Begin RAW DATA

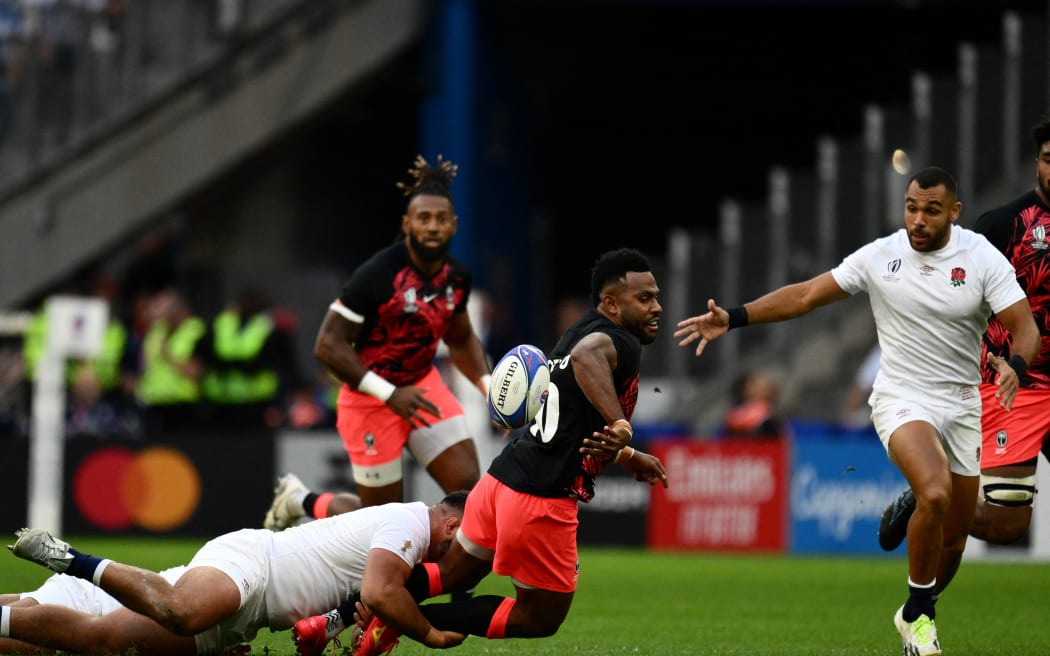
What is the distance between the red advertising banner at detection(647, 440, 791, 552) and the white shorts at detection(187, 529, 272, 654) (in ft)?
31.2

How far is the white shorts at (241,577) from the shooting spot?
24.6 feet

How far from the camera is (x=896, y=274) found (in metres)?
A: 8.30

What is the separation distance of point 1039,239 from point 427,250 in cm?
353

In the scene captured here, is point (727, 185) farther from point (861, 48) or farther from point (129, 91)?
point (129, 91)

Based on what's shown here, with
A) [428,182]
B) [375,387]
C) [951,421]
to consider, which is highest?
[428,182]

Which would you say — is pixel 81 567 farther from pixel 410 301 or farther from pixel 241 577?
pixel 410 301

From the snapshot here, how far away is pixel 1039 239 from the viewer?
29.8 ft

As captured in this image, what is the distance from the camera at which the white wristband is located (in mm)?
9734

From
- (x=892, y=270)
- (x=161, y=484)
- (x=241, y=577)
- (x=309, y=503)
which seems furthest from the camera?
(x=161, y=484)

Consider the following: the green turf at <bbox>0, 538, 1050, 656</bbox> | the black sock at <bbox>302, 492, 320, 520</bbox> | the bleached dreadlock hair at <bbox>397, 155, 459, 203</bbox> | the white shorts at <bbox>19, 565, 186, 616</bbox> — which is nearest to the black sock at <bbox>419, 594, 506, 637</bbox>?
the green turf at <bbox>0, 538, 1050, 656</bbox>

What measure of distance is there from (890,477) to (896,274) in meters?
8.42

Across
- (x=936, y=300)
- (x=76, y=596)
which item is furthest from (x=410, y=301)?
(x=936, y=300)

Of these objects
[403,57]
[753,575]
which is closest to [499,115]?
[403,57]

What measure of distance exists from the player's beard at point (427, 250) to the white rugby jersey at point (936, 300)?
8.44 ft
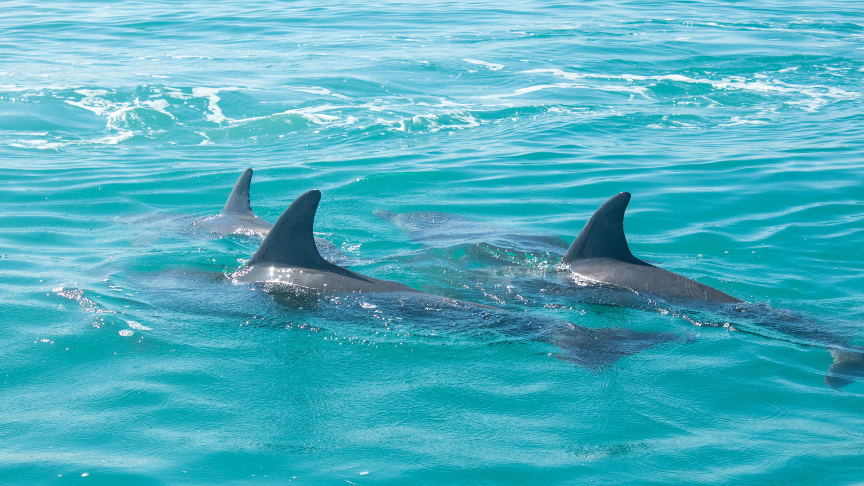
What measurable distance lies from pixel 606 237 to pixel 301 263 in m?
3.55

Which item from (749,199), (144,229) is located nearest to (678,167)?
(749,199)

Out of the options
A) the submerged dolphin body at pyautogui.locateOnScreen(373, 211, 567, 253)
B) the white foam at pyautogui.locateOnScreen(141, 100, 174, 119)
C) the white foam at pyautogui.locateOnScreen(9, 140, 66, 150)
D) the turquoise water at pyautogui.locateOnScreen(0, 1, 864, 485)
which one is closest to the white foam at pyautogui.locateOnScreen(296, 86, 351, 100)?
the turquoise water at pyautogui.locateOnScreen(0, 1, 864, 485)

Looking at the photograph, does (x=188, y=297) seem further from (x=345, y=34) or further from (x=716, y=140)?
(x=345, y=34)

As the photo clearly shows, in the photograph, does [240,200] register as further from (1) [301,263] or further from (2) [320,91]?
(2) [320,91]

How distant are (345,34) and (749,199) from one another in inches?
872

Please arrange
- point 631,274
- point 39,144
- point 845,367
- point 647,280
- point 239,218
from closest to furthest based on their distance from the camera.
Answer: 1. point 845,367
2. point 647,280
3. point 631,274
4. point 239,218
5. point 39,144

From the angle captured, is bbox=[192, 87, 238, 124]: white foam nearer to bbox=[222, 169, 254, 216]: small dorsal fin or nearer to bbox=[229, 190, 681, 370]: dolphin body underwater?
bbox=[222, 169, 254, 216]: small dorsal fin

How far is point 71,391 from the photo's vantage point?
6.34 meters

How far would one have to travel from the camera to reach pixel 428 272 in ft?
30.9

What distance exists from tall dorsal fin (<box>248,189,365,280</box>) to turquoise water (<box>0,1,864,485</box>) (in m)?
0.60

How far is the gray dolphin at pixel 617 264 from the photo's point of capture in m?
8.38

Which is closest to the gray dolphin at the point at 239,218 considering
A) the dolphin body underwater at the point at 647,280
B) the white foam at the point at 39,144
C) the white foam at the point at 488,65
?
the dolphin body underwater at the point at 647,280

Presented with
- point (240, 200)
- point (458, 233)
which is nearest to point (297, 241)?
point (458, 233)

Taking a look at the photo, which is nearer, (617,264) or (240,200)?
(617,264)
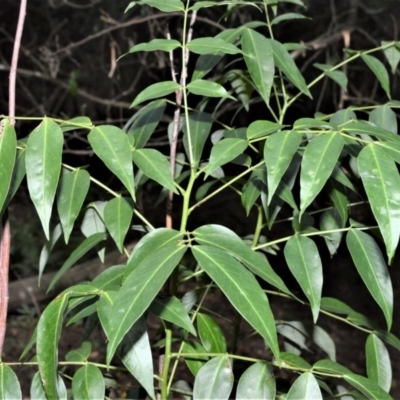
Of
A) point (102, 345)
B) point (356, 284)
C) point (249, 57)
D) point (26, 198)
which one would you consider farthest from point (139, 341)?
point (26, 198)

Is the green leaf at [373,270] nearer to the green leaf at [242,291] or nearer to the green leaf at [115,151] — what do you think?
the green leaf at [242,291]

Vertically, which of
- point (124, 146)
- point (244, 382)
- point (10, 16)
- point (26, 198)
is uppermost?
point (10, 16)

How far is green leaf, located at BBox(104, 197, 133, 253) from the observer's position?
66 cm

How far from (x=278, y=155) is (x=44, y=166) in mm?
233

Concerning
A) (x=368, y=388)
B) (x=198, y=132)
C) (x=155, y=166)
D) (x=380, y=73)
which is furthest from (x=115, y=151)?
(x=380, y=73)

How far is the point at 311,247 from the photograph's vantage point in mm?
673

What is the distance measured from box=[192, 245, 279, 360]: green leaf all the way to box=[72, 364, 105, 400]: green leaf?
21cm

End RAW DATA
Begin RAW DATA

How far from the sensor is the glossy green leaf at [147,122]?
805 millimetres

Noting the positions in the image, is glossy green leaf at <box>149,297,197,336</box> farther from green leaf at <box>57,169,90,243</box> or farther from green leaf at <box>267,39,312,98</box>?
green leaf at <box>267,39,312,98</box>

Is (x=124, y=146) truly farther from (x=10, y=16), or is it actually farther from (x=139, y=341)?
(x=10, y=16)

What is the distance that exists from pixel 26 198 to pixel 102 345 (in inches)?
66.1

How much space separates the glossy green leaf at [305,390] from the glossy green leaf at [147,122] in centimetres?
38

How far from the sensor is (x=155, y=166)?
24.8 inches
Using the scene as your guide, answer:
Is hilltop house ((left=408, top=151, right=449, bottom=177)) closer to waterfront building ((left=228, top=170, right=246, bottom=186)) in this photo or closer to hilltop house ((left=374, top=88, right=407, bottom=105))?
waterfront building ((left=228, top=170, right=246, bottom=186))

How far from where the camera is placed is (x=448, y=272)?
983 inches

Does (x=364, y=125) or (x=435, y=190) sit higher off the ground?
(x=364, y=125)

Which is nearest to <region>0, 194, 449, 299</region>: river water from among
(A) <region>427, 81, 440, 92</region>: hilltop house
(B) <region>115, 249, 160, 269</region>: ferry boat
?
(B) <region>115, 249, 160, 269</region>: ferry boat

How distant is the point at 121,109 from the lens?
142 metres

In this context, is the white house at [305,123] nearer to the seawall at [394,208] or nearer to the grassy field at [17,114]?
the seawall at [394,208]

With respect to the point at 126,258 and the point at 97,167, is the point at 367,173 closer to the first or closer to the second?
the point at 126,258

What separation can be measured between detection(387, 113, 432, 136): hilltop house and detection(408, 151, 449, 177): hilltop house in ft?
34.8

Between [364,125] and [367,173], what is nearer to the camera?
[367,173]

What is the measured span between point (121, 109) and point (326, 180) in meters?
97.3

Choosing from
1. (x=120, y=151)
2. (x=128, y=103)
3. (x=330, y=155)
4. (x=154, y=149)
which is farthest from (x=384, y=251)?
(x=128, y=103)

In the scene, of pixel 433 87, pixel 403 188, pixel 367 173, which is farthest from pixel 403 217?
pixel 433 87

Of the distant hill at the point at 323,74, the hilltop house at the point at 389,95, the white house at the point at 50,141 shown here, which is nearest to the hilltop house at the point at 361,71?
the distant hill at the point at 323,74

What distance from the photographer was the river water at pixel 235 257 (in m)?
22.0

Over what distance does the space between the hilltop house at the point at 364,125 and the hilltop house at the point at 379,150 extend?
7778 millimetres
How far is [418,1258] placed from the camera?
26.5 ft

End RAW DATA
Begin RAW DATA

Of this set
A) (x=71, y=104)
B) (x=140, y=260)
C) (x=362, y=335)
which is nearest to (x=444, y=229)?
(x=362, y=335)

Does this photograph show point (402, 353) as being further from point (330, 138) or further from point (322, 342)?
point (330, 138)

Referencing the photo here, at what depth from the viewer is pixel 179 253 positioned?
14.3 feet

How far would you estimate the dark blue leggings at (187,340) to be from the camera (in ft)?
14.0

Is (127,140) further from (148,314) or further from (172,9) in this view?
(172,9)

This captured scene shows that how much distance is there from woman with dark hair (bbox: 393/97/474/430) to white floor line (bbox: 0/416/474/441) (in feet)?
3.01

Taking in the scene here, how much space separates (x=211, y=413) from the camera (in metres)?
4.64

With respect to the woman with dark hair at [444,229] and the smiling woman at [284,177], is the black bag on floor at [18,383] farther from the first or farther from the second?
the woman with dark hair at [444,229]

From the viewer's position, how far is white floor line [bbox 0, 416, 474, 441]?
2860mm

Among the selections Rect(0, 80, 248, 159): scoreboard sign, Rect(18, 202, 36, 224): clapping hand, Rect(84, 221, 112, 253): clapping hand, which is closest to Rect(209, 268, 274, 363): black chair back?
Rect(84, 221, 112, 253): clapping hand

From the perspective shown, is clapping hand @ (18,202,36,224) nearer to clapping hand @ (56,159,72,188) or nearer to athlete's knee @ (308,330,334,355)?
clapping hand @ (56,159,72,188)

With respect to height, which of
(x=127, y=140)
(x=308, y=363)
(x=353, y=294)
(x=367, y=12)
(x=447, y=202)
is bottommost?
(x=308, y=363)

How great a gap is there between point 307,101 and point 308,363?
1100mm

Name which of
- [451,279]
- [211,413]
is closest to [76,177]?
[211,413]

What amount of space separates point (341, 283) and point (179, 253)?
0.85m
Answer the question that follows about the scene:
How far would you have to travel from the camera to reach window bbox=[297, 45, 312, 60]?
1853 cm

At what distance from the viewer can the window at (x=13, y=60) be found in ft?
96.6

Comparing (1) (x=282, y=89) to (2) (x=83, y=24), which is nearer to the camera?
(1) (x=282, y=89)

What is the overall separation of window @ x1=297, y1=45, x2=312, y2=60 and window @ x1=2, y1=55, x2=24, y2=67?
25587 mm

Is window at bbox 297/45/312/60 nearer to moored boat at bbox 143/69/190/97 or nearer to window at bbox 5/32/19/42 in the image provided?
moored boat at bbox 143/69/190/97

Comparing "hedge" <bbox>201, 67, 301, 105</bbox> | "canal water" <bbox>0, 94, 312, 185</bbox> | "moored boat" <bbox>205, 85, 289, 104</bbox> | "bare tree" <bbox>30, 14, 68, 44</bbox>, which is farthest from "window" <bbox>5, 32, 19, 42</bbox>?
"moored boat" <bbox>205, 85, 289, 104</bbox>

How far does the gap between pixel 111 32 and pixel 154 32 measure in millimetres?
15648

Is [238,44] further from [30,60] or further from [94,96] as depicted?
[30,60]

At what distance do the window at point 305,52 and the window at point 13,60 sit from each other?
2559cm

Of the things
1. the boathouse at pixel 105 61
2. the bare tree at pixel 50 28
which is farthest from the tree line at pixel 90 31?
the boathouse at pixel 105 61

End RAW DATA

* **WHAT IS NEEDED**
Select every row above that contains the word "farther", and copy each of those rows in full.

* **WRITTEN ANSWER**
In the scene captured here, is point (727, 185) farther from point (861, 48) or farther from point (129, 91)?
Which would you say — is pixel 81 567 farther from pixel 410 301 or farther from pixel 241 577?
Noting the positions in the image, is glossy green leaf at <box>149,297,197,336</box> farther from green leaf at <box>57,169,90,243</box> or farther from green leaf at <box>267,39,312,98</box>?
Is (x=124, y=146) truly farther from (x=10, y=16), or is it actually farther from (x=139, y=341)?
With respect to the woman with dark hair at [444,229] and the smiling woman at [284,177], is the black bag on floor at [18,383] farther from the first or farther from the second?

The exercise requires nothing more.